Já de volta ao local onde se comercializavam as loiças e barros, havia que comprar uma cântara ou caçoila. Romaria, sem recordação, não é romaria que se preze. Havia quem esperasse o ano inteiro para se abastecer de caçoilas, pratos e cântaras Depois de bem-acondicionadas em cestos ou canastras faziam o trajecto a pé, de volta a casa. Não raras as vezes, no caminho tropeçavam numa pedra e… lá se fazia tudo em cacos.

Chegados ao fundo da Serra, o bailarico. Ah! O bailarico! As mães vigiavam as filhas, sentadas num banco ou em pé junto da roda que a concertina animava.

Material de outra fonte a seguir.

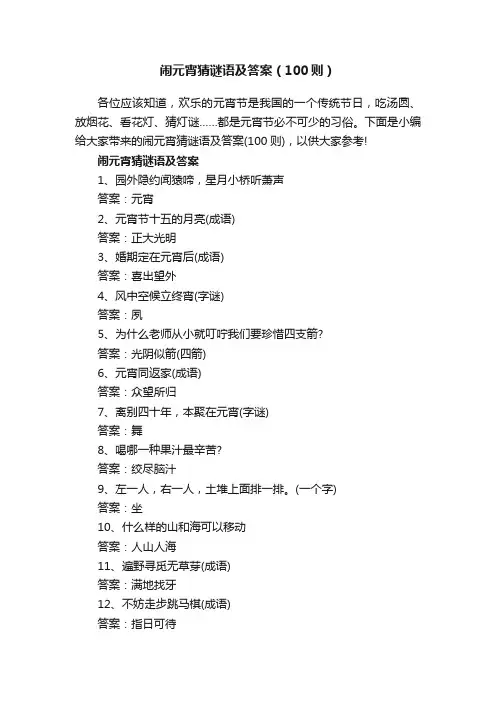 闹元宵猜谜语及答案（100则）

各位应该知道，欢乐的元宵节是我国的一个传统节日，吃汤圆、放烟花、看花灯、猜灯谜……都是元宵节必不可少的习俗。下面是小编给大家带来的闹元宵猜谜语及答案(100则)，以供大家参考!

闹元宵猜谜语及答案

1、园外隐约闻猿啼，星月小桥听萧声

答案：元宵

2、元宵节十五的月亮(成语)

答案：正大光明

3、婚期定在元宵后(成语)

答案：喜出望外

4、风中空候立终宵(字谜)

答案：夙

5、为什么老师从小就叮咛我们要珍惜四支箭?

答案：光阴似箭(四箭)

6、元宵同返家(成语)

答案：众望所归

7、离别四十年，本聚在元宵(字谜)

答案：舞

8、喝哪一种果汁最辛苦?

答案：绞尽脑汁

9、左一人，右一人，土堆上面排一排。(一个字)

答案：坐

10、什么样的山和海可以移动

答案：人山人海

11、遍野寻觅无草芽(成语)

答案：满地找牙

12、不妨走步跳马棋(成语)

答案：指日可待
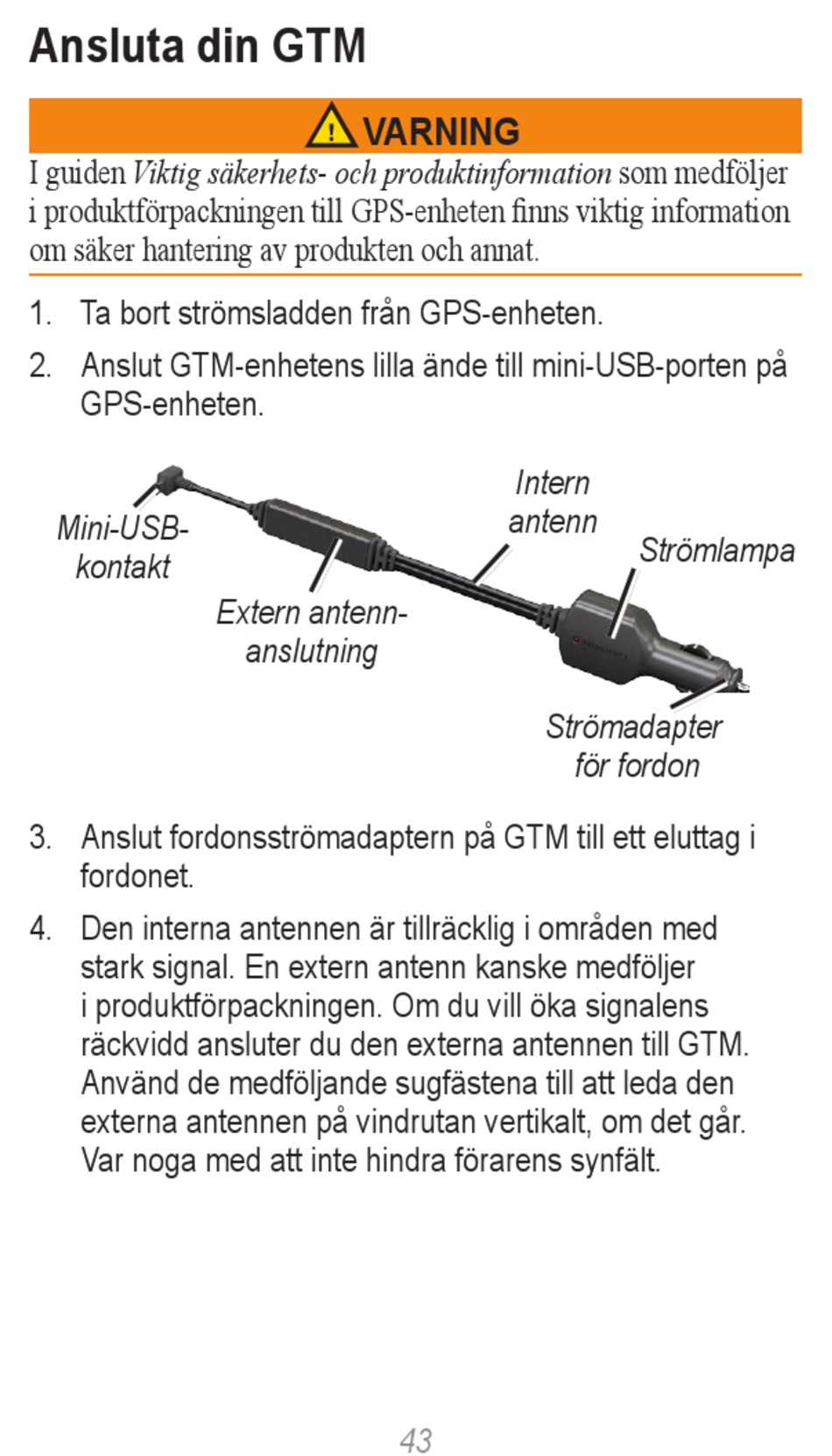 Ansluta din GTM

VARNING

I guiden Viktig säkerhets- och produktinformation som medföljer i produktförpackningen till GPS-enheten finns viktig information om säker hantering av produkten och annat.

1. Ta bort strömsladden från GPS-enheten.

2. Anslut GTM-enhetens lilla ände till mini-USB-porten på GPS-enheten.

Mini-USB-kontakt

Extern antenn-anslutning

Intern antenn

Strömlampa

Strömadapter för fordon

3. Anslut fordonsströmadaptern på GTM till ett eluttag i fordonet.

4. Den interna antennen är tillräcklig i områden med stark signal. En extern antenn kanske medföljer i produktförpackningen. Om du vill öka signalens räckvidd ansluter du den externa antennen till GTM. Använd de medföljande sugfästena till att leda den externa antennen på vindrutan vertikalt, om det går. Var noga med att inte hindra förarens synfält.

43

As mãos das raparigas e rapazes entrelaçados e ouvindo em surdina, juras de amor que nem sempre se concretizavam. O baile era o corolário da romaria. Lá, já em desoras alguém se lembrava de “armar” zaragata. A primeira paulada era no candeeiro que mesmo com fraca luz, dava para iluminar os rostos corados das pessoas. Depois era a confusão geral, com gritos, chamados das mães pelas filhas que, entretanto, fugiam da confusão.

Os S. Pedro eram figuras constantes dessas romarias e da paulada. Não faltavam a uma só. É festa, é festa! E na festa bebe-se, e bem! E se eles gostavam!

Pois bem. Como trabalhavam na terra, também trabalhavam lá em casa. Sol a Sol, cavavam, semeavam e colhiam. Logo de manhã, antes de iniciarem o trabalho rural, juntavam-se os homens a algumas mulheres, à porta da cozinha para o “mata-bicho”, que consistia num copo cheio de aguardente, de alambique que eles algumas vezes também faziam em casa do meu pai.

A minha mãe era quem, quase sempre fazia esse serviço, de dar de beber a aguardente.

Um dia para arreliar o S. Pedro, trouxe, junto com a garrafinha, o copo mais pequeno que encontrou. O homem estendeu a mão, pegou no copo, virou-o de todos os lados, voltou a olhar e virando-se para a minha mãe perguntou:

– Comadre, tem por aí um cordel?

– Tenho. Para quê? perguntou ela.

– É para atar o copo. Tenho medo de o engolir!